Tal vez, la insoportable y terrible paradoja de los niños de Gaza es que sus cuerpos -enfermos, heridos, mutilados o convertidos en cadáveres- no generan la misma reacción moral que la de otros niños en otros lugares del mundo. Su sufrimiento está ahí, podemos verlo documentado en informes, fotografías y testimonios, pero permanece en suspenso bajo la lógica de la seguridad y de lo que ahora se llama, eufemísticamente, «daño colateral». Se han truncado sus juegos y sus risas, como si su vida valiera mucho menos y como si su inocencia no tuviera el mismo valor que la de los demás.

Lo verdaderamente triste es que esa lógica se ha vuelto costumbre. Hemos aprendido a mirar sin mirar, a escuchar sin escuchar. Y, en ese gesto, la humanidad entera se mutila: porque cada vida de un niño que es negada en Gaza revela, no sólo su dolor o su muerte, sino la profundidad de nuestra indiferencia y nuestra incapacidad para proteger su inocencia.

Hoy día, creo que es absolutamente necesario pensar que somos un niño en Gaza. Es un ejercicio de imaginación moral que nos obliga a reconocer que lo que allí sucede no es una tragedia inevitable, sino un crimen sostenido en el tiempo por la inacción de la comunidad internacional, por la indiferencia de los que no intervenimos y por la aceptación de lo inaceptable.

Pensarnos a nosotros mismos como un niño en Gaza, aunque sea por un instante, es reconocer nuestra complicidad y, al mismo tiempo, abrir la posibilidad de resistirla. Porque en ese gesto de imaginar lo que significa vivir entre escombros, perder la escuela, o preguntar cada noche si los padres seguirán vivos mañana, descubrimos que no podemos refugiarnos en la neutralidad. La neutralidad, en contextos así, no existe: mirar sin actuar es participar del silencio que legitima la barbarie.

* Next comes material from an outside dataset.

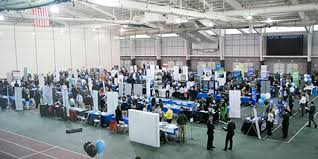 A Tufts Career Fair held in Gantcher Family Sports and Convocation Center.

Ese ejercicio nos revela también que la verdadera resistencia no comienza en los grandes discursos políticos, sino en la capacidad de escuchar esa voz infantil y no desviar la atención, porque cada niño que muere en Gaza hace que la Humanidad también muera un poquito.

Mientras los políticos siguen decidiendo qué hacer —o qué no hacer—, quizá nosotros debamos atrevernos a pensarnos como un niño de Gaza y reunir el coraje necesario para denunciar, para guardar la memoria y para sostener una solidaridad hoy devastada.

Una respuesta a “Ser un niño en Gaza”

  1. Querido Mariano. Tras unos días sin poder seguir tu blog, he retomado la lectura con esta entrada.

    Efectivamente es absolutamente intolerable lo que está ocurriendo en Gaza. Con independencia de que Hamas tirase la primera piedra, la respuesta del gobierno de Israel está siendo desproporcionada, cruel, criminal y fuera de toda razón.

    Como en todas la guerras, la población civil siempre es la que padece todos los excesos y miserias de la depravación humana y como tu describes muy bien en tu artículo, especialmente los niños son las víctimas mas desgarradoras.

    Lamentablemente esto ha venido siendo así por los siglos de los siglos pero ahora los medios de comunicación nos presentan las imágenes de la tragedia y no podemos ignorarlas. Yo todavía recuerdo el impacto que me causó la foto de la niña desnuda corriendo por una carretera durante la guerra de Vietnam y mas recientemente imágenes de niños soldado o masacrados en guerras tribales de África.

    ¡Pero nos hemos acostumbrado a mirar sin ver! En 40000 años de historia de la humanidad parece que no hemos avanzado nada. Bueno sí, en la calidad y cantidad de formas de exterminar al otro.